> For clean Markdown of any page, append .md to the page URL.
> For a complete documentation index, see https://docs.nvidia.com/cuvs/llms.txt.
> For full documentation content, see https://docs.nvidia.com/cuvs/llms-full.txt.
> For AI client integration (Claude Code, Cursor, etc.), connect to the MCP server at https://docs.nvidia.com/cuvs/_mcp/server.

# JIT Compilation

cuVS uses Just-in-Time (JIT) [Link-Time Optimization (LTO)](https://developer.nvidia.com/blog/cuda-12-0-compiler-support-for-runtime-lto-using-nvjitlink-library/) compilation technology to compile certain kernels. When JIT compilation is triggered, cuVS compiles the kernel for your architecture and automatically caches it in memory and on disk.

The cache validity is:

1. In-memory cache is valid for the lifetime of the process.
2. On-disk cache is valid until a CUDA driver upgrade is performed. The cache can be shared between machines through network or cloud storage, and we recommend storing it in a persistent location. For more details on configuring the on-disk cache, see the CUDA documentation on [JIT Compilation](https://docs.nvidia.com/cuda/cuda-programming-guide/05-appendices/environment-variables.html#jit-compilation). The most relevant environment variables are `CUDA_CACHE_PATH` and `CUDA_CACHE_MAX_SIZE`.

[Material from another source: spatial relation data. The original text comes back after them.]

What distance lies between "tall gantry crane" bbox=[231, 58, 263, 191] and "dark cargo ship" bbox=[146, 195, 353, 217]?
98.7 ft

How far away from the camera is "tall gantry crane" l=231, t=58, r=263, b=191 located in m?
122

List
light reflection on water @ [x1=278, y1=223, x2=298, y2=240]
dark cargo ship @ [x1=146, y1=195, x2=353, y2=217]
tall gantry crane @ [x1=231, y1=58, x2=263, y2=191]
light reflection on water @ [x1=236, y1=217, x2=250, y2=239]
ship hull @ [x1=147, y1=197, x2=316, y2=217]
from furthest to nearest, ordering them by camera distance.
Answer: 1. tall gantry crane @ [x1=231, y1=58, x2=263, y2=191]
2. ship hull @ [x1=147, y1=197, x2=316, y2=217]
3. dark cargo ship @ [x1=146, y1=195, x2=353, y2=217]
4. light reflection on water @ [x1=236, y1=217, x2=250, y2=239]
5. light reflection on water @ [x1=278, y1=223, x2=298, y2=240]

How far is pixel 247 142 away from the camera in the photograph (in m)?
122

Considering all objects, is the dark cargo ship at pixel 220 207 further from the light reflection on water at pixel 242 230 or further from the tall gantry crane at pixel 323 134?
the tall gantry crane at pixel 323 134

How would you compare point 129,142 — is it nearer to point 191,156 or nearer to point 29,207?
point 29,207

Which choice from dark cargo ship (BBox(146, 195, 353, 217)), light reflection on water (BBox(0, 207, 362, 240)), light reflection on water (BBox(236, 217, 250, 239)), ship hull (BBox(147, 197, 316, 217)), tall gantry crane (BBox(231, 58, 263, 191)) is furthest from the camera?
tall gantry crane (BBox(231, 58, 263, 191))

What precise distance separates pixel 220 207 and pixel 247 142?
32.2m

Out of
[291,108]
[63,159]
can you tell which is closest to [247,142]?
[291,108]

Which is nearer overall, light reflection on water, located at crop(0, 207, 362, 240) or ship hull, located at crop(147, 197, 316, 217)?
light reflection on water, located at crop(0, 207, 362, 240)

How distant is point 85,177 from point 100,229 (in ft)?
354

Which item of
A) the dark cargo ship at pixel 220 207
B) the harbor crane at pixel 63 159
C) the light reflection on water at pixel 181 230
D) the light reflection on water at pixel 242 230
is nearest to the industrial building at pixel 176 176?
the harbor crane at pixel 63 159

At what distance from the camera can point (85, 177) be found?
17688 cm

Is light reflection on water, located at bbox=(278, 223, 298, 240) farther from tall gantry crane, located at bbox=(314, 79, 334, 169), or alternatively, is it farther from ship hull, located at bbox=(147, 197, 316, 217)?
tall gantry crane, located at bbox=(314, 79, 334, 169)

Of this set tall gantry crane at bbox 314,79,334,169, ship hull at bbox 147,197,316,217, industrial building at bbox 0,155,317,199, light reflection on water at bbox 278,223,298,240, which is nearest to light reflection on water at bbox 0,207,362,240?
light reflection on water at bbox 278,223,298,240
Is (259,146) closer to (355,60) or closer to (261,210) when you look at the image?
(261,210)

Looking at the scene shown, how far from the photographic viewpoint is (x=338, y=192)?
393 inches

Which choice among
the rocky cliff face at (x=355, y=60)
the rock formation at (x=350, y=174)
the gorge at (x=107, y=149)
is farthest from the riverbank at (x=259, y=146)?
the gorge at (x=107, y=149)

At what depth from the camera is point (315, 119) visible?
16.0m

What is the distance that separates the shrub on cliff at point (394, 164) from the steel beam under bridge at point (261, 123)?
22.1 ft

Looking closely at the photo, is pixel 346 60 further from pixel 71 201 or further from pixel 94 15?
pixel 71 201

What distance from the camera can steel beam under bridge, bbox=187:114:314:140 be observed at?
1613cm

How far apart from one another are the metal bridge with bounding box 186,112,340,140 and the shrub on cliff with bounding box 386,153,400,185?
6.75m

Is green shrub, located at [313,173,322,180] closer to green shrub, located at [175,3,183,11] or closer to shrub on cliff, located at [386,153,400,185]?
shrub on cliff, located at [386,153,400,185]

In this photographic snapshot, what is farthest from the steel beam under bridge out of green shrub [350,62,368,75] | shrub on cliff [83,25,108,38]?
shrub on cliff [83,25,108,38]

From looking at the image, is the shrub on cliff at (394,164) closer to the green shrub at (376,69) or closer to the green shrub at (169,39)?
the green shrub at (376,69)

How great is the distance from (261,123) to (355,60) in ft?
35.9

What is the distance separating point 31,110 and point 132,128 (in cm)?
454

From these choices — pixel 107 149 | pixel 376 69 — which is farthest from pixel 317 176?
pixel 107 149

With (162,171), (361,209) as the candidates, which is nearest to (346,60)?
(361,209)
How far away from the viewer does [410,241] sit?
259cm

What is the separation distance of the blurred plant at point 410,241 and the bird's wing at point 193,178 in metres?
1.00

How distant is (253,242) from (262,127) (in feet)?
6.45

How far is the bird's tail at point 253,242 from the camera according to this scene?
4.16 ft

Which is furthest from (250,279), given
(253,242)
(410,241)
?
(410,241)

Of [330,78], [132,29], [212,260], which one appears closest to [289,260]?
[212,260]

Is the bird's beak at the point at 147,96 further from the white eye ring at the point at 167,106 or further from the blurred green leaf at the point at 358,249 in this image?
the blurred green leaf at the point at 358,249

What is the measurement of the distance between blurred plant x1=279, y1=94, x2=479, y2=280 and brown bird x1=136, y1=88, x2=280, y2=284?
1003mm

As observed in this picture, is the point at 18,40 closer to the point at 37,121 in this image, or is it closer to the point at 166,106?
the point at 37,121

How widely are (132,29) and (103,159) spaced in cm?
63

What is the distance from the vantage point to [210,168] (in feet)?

JIT compilation is a one-time cost for a given kernel configuration. After the first compilation, you should not expect a steady-state performance loss. For latency-sensitive workflows, run a warmup step before the actual workload so the relevant kernels are compiled and cached ahead of time.

The following cuVS capabilities currently trigger JIT compilation:

- IVF-Flat search APIs: [cuvs::neighbors::ivf_flat::search()](/api-reference/cpp-api-neighbors-ivf-flat)

For implementation details on building JIT LTO kernel fragments and linking them at runtime, see [Link-time Optimization](/cuvs/developer-guide/advanced-topics/link-time-optimization).